Says Boon: “It's really important to keep on top of the changes that are coming. We're seeing some of the biggest changes in a long time in the way vendors are approaching infrastructure, with the likes of IBM exiting the x86 business.

“The channel needs to remain relevant in a much more commoditised environment, and to do that they need to offer a value proposition and ongoing services, and ensure they make IT relevant to the customer's business issues.”

Meanwhile, Stephen Parker, NewLease head of cloud strategy, says data centre providers need to focus on vertical alignment.

Parker says like any industry experiencing something 'new', over the past 10 years 'every man and his dog had tried to get into hosting'.

“It's the same with any new idea. But now we're definitely in the consolidation phase.”

Parker says that means a squeeze on the mid market data centre providers.

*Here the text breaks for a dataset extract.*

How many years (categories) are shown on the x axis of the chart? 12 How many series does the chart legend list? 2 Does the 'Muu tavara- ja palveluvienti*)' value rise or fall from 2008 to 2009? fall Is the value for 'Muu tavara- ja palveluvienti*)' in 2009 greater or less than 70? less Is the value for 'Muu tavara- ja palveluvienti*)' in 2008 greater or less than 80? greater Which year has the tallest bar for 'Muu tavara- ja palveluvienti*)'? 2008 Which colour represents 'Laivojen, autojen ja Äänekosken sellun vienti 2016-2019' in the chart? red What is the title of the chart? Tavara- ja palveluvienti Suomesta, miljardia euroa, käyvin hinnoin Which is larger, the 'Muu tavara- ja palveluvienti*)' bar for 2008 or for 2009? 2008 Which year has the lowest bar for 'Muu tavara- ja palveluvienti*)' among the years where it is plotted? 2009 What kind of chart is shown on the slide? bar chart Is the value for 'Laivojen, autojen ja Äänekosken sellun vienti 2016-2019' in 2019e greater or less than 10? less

The big guys like Amazon, Microsoft and Google will be delivering hosting services on a global basis at price points no-one can touch, with mid-market players such as Revera 'buying up small guys [in Australia] to get their customer base – not the technology.

“There's going to be no place for the accidental hoster with a data centre in their stationery cupboard, with one rack. That's not going to happen, even in New Zealand,” Parker says.

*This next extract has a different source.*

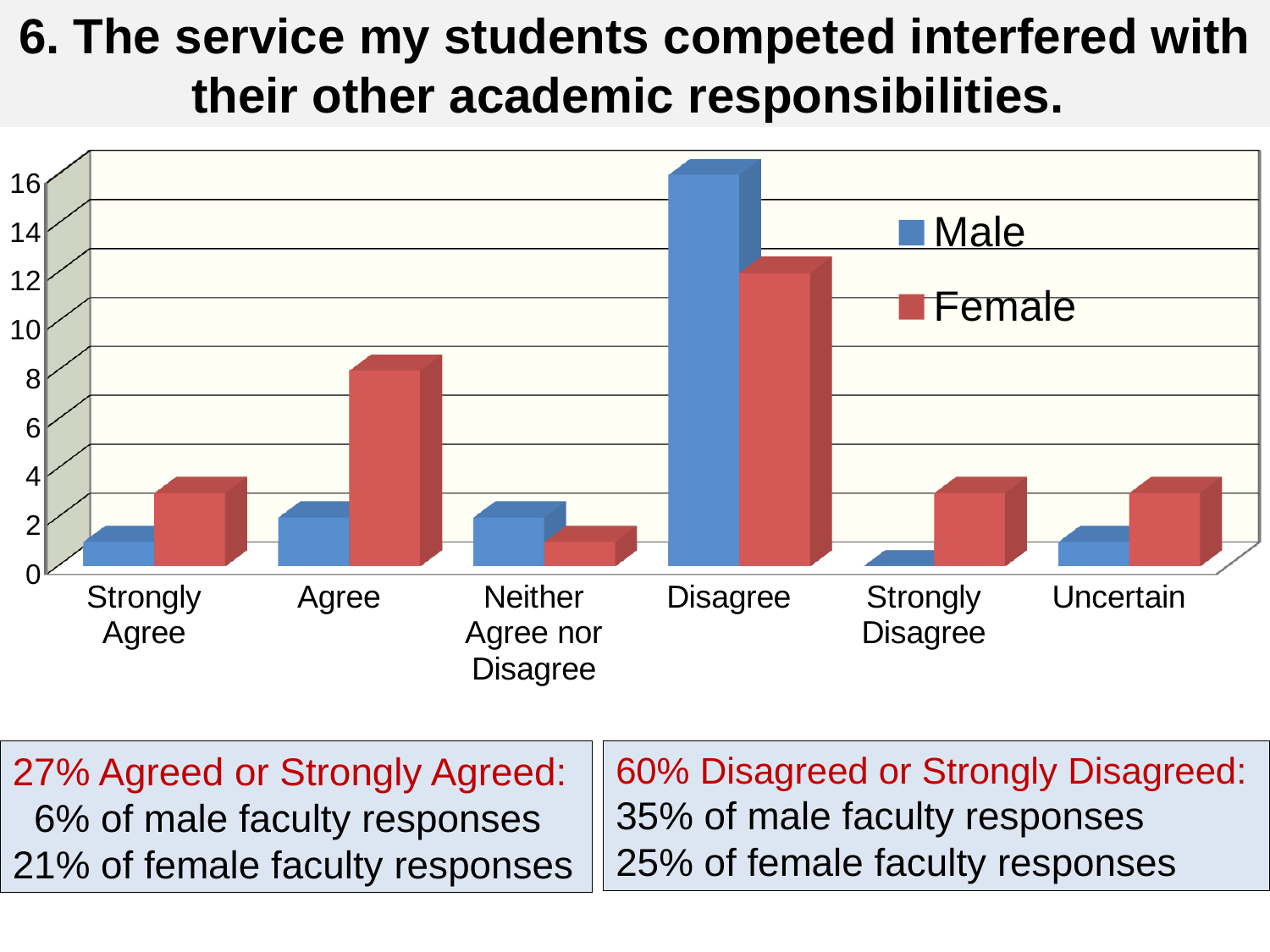
What kind of chart is shown on the slide? bar chart For Disagree, which is larger, the Male value or the Female value? Male How many series does the legend list? 2 Is the Female value for Agree greater or less than 6? greater How many response categories are shown on the x axis? 6 Which category has the highest Female value? Disagree Is the Female value for Disagree greater or less than 10? greater Which category has the lowest Male value? Strongly Disagree For Agree, which is larger, the Male value or the Female value? Female Which category has the highest Male value? Disagree Which colour represents the Female series in the chart? red Is the Male value for Disagree greater or less than 14? greater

“But there will be space for highly specialised and differentiated data centres, just as in retail Coles and Woolworths dominate the market in Australia, but there are also the high street butcher, baker and so on, offering services you don't get at the big stores.”

He cites the example of The Bunker data centre in the United Kingdom and Pionen data centre in Sweden.

Both are built in underground former military command centres, capable of surving bomb attacks.

“They're not cheap, but if your data is so important, you want ultra security, this is survival of data to the extreme,” Parker says.

While that might be an extreme, Parker says local data centre providers need to look to vertical industry alignment and providing the services – perhaps integration or customisation, industry specific offerings, local knowledge of legislation or industry requirements and so on – the big players can't.

“So the big global players can provide a vanilla offering with scale and price point, while the mid market offerings are differentiated.

“But they do need to be careful what they use as differentiation. It can't be things that can easily be removed.

"In Australia we saw a lot play the local card saying they had a data centre in Sydney. Then Amazon opened in Melbourne and Sydney. And Microsoft is coming to Melbourne and Sydney, supposedly. And Rackspace is coming.

“If you're going to play a differentiation card that is really easy to remove, be very, very careful. But it's not so easy to remove something like a focus on the wine sector, with knowledge of local legislation and requirements and stuff built in that isn't represented elsewhere.”

Parker says there is an upside to it all, though. “There are lots and lots of small business specialists in New Zealand, most of whom are doing the traditional, on-premise thing, but they've got to do cloud.

“So data centres are going to be inundated because these businesses need cloud and don't have the skills to build their own.”

He says data centres will be required to take the 'raw ingredients' – such as racks, connections – they offer larger clients and package it up into 'ready to eat' offerings for the small business specialists.

“They will need to productise services they have provided to more sophisticated clients into standard ready to go meals for mass adoption – where the customer can then decide whether to warm it up, break it out into several meals and so on.”